[Source text]:
========

I'll buy a WiiU and a copy of Earthbound just to show Nintendo how I effin' love them for listening to their userbase.


----------



## bowser (Apr 17, 2013)

Wait a minute, this isn't coming for the 3DS?!


----------



## Rizsparky (Apr 17, 2013)

TheCasketMan said:


> When are SNES games coming to the 3DS. We get a new a yoshi island and link to the past, so Nintendo should release the SNES versions for the 3DS


Super Mario world is coming for WiiU VC so I doubt the 3DS will get any snes love..


----------



## deshayzilla (Apr 17, 2013)

raulpica said:


> I'll buy a WiiU and a copy of Earthbound just to show Nintendo how I effin' love them for listening to their userbase.


 
I already got the Wii U. Now I have to play my least favorite game...the waiting game.


----------



## Eerpow (Apr 17, 2013)

They confirmed a EU release in the European Direct. First time we're seeing an official release here!



raulpica said:


> I'll buy a WiiU and a copy of Earthbound just to show Nintendo how I effin' love them for listening to their userbase.


Maybe you can change the title to include EU... please?


----------



## Gahars (Apr 17, 2013)

deshayzilla said:


> I already got the Wii U. Now I have to play my least favorite game...the waiting game.


 
Isn't that a pack-in with the Wii U?


----------



## deshayzilla (Apr 17, 2013)

Gahars said:


> Isn't that a pack-in with the Wii U?


 
No, it was a pack-in that came with my Wii. I'm just playing it through the vWii on the Wii U.
I would love the waiting game on the Wii U, it would look amazing in HD!

========

[List of tasks]:
1. Retype the portion of the forum thread that begins at the words "## Rizsparky (Apr" and ends after the words "any snes love..".
2. Answer these questions from the forum thread:
(a) Which game does Rizsparky say is coming to the Wii U Virtual Console?
(b) In what presentation does Eerpow say the EU release was confirmed?
(c) Through what does deshayzilla play the Wii pack-in game on the Wii U?

[Data for analysis]:
========

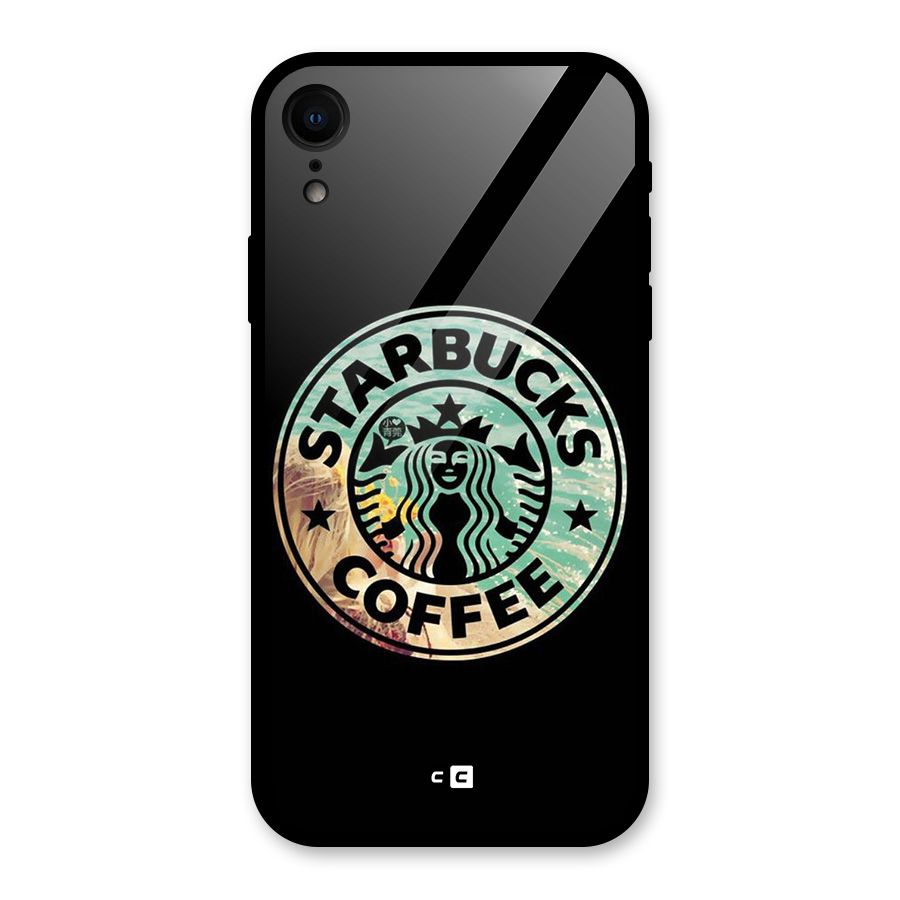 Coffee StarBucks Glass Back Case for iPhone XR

========

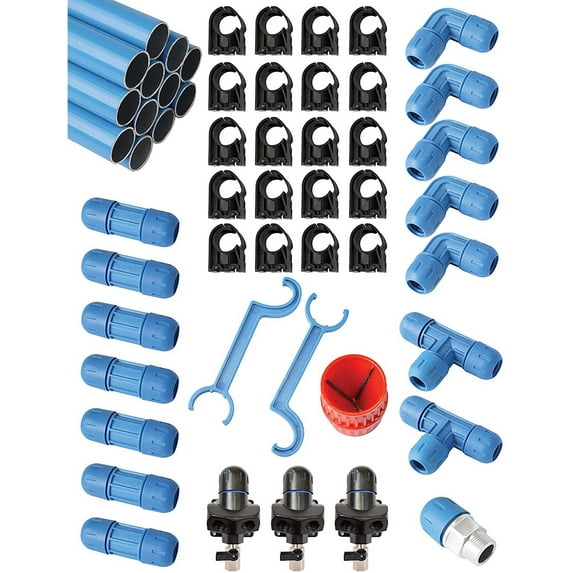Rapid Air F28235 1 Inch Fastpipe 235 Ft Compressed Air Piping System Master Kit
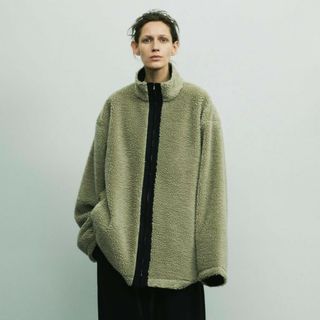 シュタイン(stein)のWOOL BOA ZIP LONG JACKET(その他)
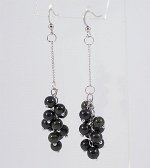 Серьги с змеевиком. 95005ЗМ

========

[Outputs by task]:
1.
## Rizsparky (Apr 17, 2013)

TheCasketMan said:


> When are SNES games coming to the 3DS. We get a new a yoshi island and link to the past, so Nintendo should release the SNES versions for the 3DS


Super Mario world is coming for WiiU VC so I doubt the 3DS will get any snes love..

2.
(a) Super Mario World
(b) The European Direct
(c) The vWii